Storm damage at Coolbanagher Castle

Storm damage at Coolbanagher Castle

There is much anger among Laois people after local landmark, Coolbanagher Castle was demolished last week, with many questions still unanswered.

According to Sean Murray who runs the Laois Archeology page on Facebook, the southern facade of the castle fell to the ground during Storm Darwin in early February. However unknown to the public, the castle was demolished on Monday February 24.

Speaking to the Leinster Express, a spokesperson from the National Monuments Service (NMS) said that on February 17 they were made aware of “the collapse of extensive sections” of the structure.

“In response to urgent health and safety concerns raised by the property owners, the Department advised that immediate engineering advice be sought and that Laois County Council be contacted as the responsible authority for dangerous buildings”.

On February 21 the home-owners again expressed their concern to the NMS.

“Having regard to the pressing concerns raised by the owners, the Department, on grounds of urgent necessity, granted consent for the removal of such parts of the structure as was identified as being strictly necessary to comply with specific directions from Laois County Council under dangerous buildings legislation or by a qualified engineer as being immediately and urgently necessary on the grounds of protecting public safety”.

The spokesperson added that no provision was made for public notice or consultation on the demolition.

“The Department was responding to the statutory notice required to be given under the National Monuments Acts by the person proposing to carry out the work. This process does not include any provision for public consultation or public notice”.
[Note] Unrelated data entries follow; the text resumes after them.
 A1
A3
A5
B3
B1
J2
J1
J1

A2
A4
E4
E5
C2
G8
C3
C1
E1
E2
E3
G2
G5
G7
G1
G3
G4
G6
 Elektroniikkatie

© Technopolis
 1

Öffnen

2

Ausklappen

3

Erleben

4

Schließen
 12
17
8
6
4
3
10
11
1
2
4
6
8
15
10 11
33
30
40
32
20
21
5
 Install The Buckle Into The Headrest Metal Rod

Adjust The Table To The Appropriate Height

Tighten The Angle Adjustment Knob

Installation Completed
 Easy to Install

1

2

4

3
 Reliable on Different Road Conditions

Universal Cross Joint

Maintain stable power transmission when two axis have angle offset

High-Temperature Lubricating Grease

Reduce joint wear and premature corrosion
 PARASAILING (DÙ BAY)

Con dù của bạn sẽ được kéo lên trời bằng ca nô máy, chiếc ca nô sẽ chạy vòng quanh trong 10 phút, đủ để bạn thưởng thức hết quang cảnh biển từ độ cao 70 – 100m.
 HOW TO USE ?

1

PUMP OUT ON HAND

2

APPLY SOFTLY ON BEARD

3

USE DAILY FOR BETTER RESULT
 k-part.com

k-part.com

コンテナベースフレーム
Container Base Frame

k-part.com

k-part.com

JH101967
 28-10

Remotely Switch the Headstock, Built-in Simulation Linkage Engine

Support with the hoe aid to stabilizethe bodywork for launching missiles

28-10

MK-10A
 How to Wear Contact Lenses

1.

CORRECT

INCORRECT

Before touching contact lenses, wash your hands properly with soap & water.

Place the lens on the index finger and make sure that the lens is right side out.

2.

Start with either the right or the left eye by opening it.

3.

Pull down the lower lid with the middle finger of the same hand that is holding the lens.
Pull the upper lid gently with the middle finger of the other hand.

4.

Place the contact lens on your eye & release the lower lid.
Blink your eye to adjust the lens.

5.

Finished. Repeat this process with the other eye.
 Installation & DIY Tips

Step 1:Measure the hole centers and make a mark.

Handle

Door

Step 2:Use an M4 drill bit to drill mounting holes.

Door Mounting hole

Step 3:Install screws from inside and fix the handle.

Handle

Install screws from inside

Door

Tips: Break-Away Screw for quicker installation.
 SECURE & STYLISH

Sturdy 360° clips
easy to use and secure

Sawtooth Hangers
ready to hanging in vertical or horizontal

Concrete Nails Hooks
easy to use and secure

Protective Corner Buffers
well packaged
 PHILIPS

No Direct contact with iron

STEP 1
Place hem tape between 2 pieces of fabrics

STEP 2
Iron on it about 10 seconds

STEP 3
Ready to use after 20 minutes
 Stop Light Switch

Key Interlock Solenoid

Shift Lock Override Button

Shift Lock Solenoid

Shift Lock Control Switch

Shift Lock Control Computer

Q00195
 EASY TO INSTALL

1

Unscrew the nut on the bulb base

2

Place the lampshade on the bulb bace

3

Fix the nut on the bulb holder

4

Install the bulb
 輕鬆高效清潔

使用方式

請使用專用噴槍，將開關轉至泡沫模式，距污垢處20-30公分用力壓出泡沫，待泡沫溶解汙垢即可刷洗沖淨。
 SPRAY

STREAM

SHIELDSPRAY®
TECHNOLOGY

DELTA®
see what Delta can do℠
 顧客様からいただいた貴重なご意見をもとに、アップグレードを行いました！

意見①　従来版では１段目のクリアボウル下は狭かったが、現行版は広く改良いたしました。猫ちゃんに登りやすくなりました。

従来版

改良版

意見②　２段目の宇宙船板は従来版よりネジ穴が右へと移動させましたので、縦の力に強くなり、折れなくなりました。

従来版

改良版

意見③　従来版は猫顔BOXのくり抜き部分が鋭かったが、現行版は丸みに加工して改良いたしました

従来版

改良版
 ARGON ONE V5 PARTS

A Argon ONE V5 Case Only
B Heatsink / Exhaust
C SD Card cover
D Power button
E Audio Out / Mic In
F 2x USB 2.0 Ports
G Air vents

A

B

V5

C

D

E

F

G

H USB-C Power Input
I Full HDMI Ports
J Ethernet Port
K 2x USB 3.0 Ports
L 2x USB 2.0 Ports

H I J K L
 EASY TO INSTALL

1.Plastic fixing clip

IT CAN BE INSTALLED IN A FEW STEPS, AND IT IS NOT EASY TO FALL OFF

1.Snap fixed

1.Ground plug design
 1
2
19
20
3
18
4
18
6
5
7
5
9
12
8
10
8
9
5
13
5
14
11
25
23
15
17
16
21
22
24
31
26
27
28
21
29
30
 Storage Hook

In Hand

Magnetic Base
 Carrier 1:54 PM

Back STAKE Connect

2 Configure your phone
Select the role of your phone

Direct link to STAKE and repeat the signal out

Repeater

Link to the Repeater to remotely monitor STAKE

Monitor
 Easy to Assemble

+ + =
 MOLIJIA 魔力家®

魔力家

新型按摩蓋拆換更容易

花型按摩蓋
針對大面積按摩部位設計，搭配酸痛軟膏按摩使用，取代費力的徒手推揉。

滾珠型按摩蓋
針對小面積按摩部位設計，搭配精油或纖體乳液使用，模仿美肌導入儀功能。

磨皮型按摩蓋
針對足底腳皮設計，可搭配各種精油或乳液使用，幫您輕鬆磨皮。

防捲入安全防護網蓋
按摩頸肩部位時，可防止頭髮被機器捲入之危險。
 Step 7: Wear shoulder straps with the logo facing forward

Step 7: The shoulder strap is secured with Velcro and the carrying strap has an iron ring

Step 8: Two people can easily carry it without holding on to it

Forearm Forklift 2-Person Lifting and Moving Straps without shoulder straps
The department has stated that no further works should be undertaken on the monument, including any removal of stone.

“NMS has asked the owner to provide information on what has transpired to allow us assess whether all actions taken were in conformity with the limited consent we gave allowing only works that were urgently needed on grounds of public safety to be carried out. In particular the owners have been asked to verify the nature of the advice or directions they were acting under”.

Laois County Council Heritage Officer Catherine Casey told the Leinster Express that the council were not involved in the incident.

“A lot of people are very anxious and have been contacting the office. I have a lot of sympathy for the land owners. If we keep cutting funding to heritage this is what we get. Heritage buildings will be lost if we don’t have funds”.

She added that it would be a slow and expensive job for land owners to complete.

“We have to use all our energy now to ensure that land owners around the county are supported and helped. Its a real shame, the time to worry was ten years ago. It is time to start looking at funding”.

Sean Murray from Laois Archeology told the Leinster Express that there are more questions to be answered in relation to what happened on the day the bulldozer went in.

“Nobody disputes that there was a health and safety issue but to demolish the whole castle was uncalled for. Perhaps we can learn a thing or two from events like this from occurring again in the future. More resources are needed to be invested in our heritage and structures such as these which attract both local interests and tourists alike. We can’t just stand by and allow things like this too happen again”.

The groups involved in highlighting the destruction of the castle include Laois Archaeology (Sean Murray), irishheritagetowns.ie (Andy Ring) and Tomas O Niallagain (Standingstone.ie).